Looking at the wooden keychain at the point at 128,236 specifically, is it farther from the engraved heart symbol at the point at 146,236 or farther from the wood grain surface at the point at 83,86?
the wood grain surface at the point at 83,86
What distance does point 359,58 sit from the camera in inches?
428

...

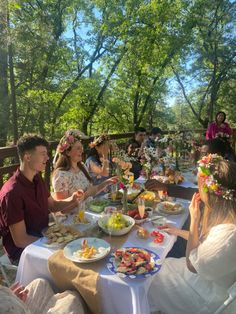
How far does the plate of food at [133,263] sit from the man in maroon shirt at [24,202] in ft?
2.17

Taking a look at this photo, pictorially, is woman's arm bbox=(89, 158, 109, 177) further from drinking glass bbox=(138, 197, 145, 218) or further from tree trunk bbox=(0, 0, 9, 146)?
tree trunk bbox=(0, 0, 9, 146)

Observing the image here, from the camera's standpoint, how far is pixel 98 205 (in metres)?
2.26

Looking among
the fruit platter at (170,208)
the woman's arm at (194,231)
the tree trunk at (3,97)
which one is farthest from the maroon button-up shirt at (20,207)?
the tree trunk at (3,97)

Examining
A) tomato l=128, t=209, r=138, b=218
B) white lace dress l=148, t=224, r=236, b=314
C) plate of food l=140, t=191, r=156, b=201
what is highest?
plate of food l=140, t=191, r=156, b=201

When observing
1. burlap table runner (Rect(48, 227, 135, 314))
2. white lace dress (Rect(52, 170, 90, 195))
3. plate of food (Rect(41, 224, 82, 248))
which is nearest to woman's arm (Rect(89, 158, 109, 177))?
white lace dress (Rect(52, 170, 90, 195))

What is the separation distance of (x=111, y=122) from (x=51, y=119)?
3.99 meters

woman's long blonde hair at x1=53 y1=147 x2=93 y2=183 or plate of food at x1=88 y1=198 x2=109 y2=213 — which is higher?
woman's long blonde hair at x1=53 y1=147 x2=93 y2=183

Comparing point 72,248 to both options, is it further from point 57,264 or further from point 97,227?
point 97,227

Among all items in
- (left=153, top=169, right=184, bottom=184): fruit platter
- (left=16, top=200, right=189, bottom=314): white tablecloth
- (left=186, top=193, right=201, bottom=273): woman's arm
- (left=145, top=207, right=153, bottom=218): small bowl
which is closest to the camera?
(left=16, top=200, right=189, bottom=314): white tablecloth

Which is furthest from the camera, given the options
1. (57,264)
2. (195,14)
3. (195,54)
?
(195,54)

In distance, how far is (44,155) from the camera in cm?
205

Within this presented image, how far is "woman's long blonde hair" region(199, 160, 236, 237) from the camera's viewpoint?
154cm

=== THE REQUEST ===
Repeat the lines starting with the line that contains "Taking a look" and going on through the line that contains "3.99 meters", substituting "woman's forearm" for every "woman's arm" and leaving everything else unchanged.

=== EXERCISE OUTPUT ===
Taking a look at this photo, pictorially, is woman's forearm bbox=(89, 158, 109, 177) further from drinking glass bbox=(138, 197, 145, 218) or further from tree trunk bbox=(0, 0, 9, 146)?
tree trunk bbox=(0, 0, 9, 146)

Observing the image here, from the camera's standpoint, how far is pixel 98 205 (in metres)?
2.26

Looking among
the fruit platter at (170,208)
the woman's forearm at (194,231)
the tree trunk at (3,97)
which one is farthest from the maroon button-up shirt at (20,207)?
the tree trunk at (3,97)

Examining
A) tomato l=128, t=209, r=138, b=218
B) white lace dress l=148, t=224, r=236, b=314
C) plate of food l=140, t=191, r=156, b=201
what is highest?
plate of food l=140, t=191, r=156, b=201

When observing
1. burlap table runner (Rect(48, 227, 135, 314))
2. white lace dress (Rect(52, 170, 90, 195))
3. plate of food (Rect(41, 224, 82, 248))
which is nearest to woman's forearm (Rect(89, 158, 109, 177))?
white lace dress (Rect(52, 170, 90, 195))

What is the separation distance of (x=111, y=122) from (x=51, y=119)?
3.99 meters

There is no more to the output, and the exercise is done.